Ora vorrei ancora essere il seme della pianta cresciuta nel bosco,
per essere la panca su cui respira il tuo corpo stanco, ma vivo.
Così, stai disteso addosso a me,
abbandonato sulle mie ginocchia,
ti cingo le spalle e i fianchi con braccia e rami possenti,
così vicino da non avere né pelle né corteccia,
e respiro alla radice della tua testa.
Ma questo corpo ora è il tempio sacro.
Entra portando il fuoco tra le mani
o non entrare!
Sarò inginocchiato, arreso al vento,
pregando fronte a fronte
con l’anima aperta in sette direzioni,
perché
la luce della stella mi mostri ciò che non voglio guardare.
Farò pace con me.
Ti imboccherò con i pezzi di pane della mia calma.

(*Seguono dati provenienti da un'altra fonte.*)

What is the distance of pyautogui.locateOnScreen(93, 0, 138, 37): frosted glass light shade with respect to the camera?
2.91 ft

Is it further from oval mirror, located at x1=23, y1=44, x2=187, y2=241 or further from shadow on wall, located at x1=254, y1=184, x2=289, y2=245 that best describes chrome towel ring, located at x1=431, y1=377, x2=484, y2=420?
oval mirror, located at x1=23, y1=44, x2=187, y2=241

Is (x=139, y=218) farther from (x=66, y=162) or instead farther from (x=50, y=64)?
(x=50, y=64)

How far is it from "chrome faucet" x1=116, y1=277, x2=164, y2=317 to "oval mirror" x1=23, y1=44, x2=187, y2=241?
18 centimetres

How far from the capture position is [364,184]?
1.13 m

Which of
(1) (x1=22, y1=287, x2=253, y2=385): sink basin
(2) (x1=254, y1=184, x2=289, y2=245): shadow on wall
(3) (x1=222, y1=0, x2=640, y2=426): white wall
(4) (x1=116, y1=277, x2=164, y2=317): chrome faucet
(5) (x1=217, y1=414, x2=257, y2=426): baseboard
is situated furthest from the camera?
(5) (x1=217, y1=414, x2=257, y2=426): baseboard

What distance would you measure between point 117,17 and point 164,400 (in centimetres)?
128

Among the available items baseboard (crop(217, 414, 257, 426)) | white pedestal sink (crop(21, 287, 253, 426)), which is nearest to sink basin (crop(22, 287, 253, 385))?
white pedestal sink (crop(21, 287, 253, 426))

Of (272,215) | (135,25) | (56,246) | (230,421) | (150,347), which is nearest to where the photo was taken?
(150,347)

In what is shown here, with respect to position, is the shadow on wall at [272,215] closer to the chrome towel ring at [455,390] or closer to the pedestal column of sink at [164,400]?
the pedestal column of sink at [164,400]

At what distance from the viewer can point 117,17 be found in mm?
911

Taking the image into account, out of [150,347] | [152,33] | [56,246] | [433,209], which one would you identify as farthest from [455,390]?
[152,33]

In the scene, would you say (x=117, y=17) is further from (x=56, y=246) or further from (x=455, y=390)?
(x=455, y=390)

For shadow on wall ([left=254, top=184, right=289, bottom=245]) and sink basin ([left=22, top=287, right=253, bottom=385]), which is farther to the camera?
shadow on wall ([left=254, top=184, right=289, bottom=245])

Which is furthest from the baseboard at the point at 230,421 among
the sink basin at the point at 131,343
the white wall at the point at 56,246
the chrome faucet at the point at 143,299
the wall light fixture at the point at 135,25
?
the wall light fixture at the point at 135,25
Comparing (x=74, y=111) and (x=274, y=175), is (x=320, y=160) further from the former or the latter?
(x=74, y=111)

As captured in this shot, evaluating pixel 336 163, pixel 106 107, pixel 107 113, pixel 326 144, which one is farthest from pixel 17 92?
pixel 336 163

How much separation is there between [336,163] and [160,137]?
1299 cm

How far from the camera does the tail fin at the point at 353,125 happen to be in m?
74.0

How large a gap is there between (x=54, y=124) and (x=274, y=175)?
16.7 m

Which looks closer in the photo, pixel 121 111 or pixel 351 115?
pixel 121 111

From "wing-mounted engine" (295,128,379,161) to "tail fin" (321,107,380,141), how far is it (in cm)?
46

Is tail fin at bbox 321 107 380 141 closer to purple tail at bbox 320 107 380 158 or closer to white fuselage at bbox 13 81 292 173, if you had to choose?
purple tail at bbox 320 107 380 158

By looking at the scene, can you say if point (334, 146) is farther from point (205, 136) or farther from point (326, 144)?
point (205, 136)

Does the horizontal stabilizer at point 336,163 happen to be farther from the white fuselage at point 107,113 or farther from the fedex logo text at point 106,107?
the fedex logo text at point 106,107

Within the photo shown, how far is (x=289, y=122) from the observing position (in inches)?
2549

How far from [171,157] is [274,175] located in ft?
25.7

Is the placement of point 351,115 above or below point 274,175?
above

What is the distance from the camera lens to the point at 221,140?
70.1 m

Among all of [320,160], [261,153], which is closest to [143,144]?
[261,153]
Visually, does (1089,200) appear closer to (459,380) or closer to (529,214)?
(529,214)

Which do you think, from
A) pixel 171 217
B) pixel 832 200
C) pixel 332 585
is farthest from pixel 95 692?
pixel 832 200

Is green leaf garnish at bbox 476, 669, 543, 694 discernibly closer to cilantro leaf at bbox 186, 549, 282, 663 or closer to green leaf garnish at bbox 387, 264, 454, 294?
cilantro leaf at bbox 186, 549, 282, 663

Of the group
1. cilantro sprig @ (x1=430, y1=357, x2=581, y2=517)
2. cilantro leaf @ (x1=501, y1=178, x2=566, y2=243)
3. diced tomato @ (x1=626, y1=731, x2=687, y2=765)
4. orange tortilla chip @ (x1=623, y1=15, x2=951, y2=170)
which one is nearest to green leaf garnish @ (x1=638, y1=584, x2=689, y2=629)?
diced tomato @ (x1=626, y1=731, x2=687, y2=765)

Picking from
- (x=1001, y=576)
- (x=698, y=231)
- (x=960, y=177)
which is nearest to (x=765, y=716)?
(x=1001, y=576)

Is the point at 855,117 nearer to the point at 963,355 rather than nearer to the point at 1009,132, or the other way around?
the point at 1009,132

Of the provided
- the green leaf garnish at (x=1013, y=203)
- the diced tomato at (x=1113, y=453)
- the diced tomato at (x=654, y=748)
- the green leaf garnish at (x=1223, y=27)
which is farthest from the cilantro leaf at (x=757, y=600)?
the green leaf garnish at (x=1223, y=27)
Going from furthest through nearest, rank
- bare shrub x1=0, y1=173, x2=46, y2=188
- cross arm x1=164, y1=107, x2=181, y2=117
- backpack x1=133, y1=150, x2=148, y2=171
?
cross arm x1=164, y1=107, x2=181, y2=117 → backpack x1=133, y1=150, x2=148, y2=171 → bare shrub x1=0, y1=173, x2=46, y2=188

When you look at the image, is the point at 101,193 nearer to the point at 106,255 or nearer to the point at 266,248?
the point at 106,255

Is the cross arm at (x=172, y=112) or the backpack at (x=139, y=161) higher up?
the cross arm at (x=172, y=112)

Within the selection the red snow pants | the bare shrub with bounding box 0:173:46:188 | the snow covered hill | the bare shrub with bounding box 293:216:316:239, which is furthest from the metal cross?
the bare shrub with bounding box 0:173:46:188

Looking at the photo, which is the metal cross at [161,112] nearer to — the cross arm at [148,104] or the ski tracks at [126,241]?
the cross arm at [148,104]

Porta con te la manna delle tue ossa.
Arrivando mi vedrai al limitare, in piedi.
Ti verrò in contro
con l’acqua del ventre e la terra tra le mani,
per avere un posto dove possiamo piantare un seme.
Incontriamoci tra notte e giorno,
ove le cose si trasformano,
come noi ora.
Eravamo seme poi quercia,
corpo ferito poi fortezza,
reggia poi tempio,
e quando le mura hanno perso la forza
l’anima si è espansa e retta da sola,
e ora parla.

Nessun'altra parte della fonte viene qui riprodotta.